I think the problem is that replication alone isn't enough. You also need to support snapshots for backups because you don't want to replay years worth of replication logs to do a restore.

And when you support snapshots in your backup software, it's very tempting to then drop support for replication...

Replication logs also have another problem - since they include every data change, certain types of database updates, for example a large field that changes hundreds of times per second, can work out far less bandwidth to just snapshot periodically.

Overall, all this stuff is a lot of complexity most businesses don't want to have. They just want to have a simple backup solution and get back to building their product. And that usually involves using some managed database where backups are just an option in the control panel. Or a self-managed database where backups are disk snapshots. Or a script that copies a database dump to S3 every day. But it hardly ever involves streaming change logs...


I use borg backup for this very use case.

Not free, certainly. But it's a system requirement there to be able to rebuild the system in a non AWS environment.


You don't need to use a separate provider to address the problem here, where using a separate provider may not address the problem at all:

> "We're fully redundant across AZs, regions, and even cloud providers!" crows the engineer with a single corporate credit card backing the entire house of cards.
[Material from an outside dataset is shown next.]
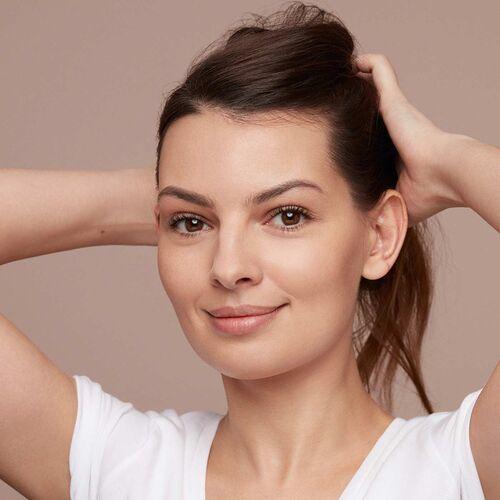 Actual product image Clarins Skin Illusion (No. 110 - Honey)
https://twitter.com/QuinnyPig/status/1288275701389389825

You could backup to a different account, possibly in a different region, with the same provider, as long as the other account has a different payment method. Using one provider would in most cases reduce the amount of effort to get back up and running.

The key piece would be how DNS is structured and hosted/billed.


> If you're on AWS/GCP and only backup to S3/GCS, you're doing it wrong.

If that’s how you feel then you should be applying that logic to any provider. Even if you rent rack space in a data center. Because unless you own everything through and through. This could happen anywhere.


I agree with this premise. Backup to another provider, and also make sure it is in a different physical location - different city. In the old days you would pay a company to take a tape backup offsite so why not keep to that idea.


Of course you should be applying that logic if you rent rack space in a data center - your backups should definitely be outside of that data center somewhere else.


You can get some cheap storage from Hetzner and also back up there. With their !sane! egress transfer costs compared to the lunacy that plagues Google, AWS etc, accessing the data wont ever be problem either.


Those are different providers. Why would you need a 3rd?


Think they meant "AWS or GCP and only backup to S3 or GCS respectively"


I think they’re saying only backing up _data_ is not enough (S3, GCS). You need to be able to roll out infrastructure elsewhere to, in order to have somewhere to restore said data.